The town grew up at a crossroads, where the Roman road crossed a north-south route. The area historically formed part of the parish of South Weald, but the crossroads is 1.5 miles east of South Weald's parish church. A chapel of ease was built in or around 1221, just west of the crossroads, and in 1227 Brentwood was granted a market charter.

The town's growth may have been stimulated by the cult of Thomas Becket, to whom the chapel was dedicated: the chapel was a popular stopping point for pilgrims on their way to Canterbury. The ruins of St Thomas's Chapel stand on the south side of High Street. The nearby modern Anglican parish church of Brentwood, built in the 1880s, retains the dedication to St Thomas of Canterbury. Pilgrims Hatch, or 'Pilgrims' gate', was probably named from pilgrims who crossed through on their way to the chapel. It is likely, however, that Brentwood's development was due chiefly to its main road position, its market and its convenient location as an administrative centre. Early industries were connected mainly with textile and garment making, brewing, and brickmaking.

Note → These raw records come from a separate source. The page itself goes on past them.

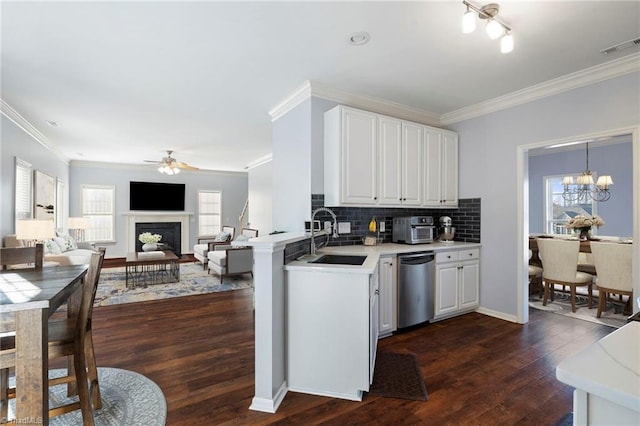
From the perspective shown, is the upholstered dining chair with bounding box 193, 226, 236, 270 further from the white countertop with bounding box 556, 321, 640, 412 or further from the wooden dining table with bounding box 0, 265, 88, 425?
the white countertop with bounding box 556, 321, 640, 412

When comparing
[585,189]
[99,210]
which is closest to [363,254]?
[585,189]

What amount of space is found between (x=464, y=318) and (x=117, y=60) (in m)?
4.58

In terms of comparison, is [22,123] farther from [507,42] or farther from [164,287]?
[507,42]

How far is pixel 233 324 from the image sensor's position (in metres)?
3.62

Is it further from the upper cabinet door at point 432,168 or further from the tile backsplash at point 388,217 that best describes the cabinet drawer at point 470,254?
the upper cabinet door at point 432,168

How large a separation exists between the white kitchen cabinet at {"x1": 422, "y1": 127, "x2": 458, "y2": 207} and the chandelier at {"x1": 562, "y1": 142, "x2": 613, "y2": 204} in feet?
10.3

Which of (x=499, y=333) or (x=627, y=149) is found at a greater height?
(x=627, y=149)

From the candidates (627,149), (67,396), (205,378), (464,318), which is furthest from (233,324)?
(627,149)

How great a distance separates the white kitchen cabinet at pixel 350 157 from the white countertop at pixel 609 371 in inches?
103

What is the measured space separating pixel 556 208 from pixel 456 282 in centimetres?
488

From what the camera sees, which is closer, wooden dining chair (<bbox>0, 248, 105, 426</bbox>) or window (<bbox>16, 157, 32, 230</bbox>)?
wooden dining chair (<bbox>0, 248, 105, 426</bbox>)

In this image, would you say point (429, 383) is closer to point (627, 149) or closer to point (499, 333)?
point (499, 333)

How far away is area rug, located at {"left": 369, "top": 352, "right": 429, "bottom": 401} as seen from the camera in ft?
7.27

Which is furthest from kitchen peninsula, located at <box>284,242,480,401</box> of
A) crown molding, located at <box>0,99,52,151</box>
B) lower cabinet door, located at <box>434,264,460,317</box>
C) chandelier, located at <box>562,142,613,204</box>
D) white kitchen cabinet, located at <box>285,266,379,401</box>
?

During the Peasants' Revolt of 1381, Brentwood was the meeting place for some of the instigators, such as John Ball and Jack Straw. They apparently met regularly in local pubs and inns. The first event of the Peasants' Revolt occurred in Brentwood, when men from Fobbing, Corringham and Stanford were summoned by the commissioner Thomas Bampton to Brentwood to answer as to who had avoided paying the poll tax. Bampton insisted that the peasants pay what was demanded of them. The peasants refused to pay and a riot ensued as Bampton attempted to arrest the peasants. The peasants moved to kill Bampton, but he managed to escape to London. The rioters then, fearing the repercussions of what they had done, fled into the forest. After the riot, the peasants sent word to the rest of the country and initiated the Peasants' Revolt.

The Essex assizes were sometimes held here, as well as at Chelmsford.

The former White Hart coaching inn on High Street is one of the oldest buildings in Brentwood. In the early 21st century it served as the Sugar Hut nightclub. The building's façade was rebuilt in the early 20th century, but the main structure of the building dates back to the late 15th century. It is believed to have been built in 1480 although apocryphal evidence suggests a hostelry might have stood on the site as much as a hundred years earlier and been visited in 1392 by Richard II, whose coat of arms included a White Hart. The ground floor was originally stabling and in the mid-1700s the owners ran their own coach service to London. The building suffered significant damage during a fire in 2009 but has since been repaired.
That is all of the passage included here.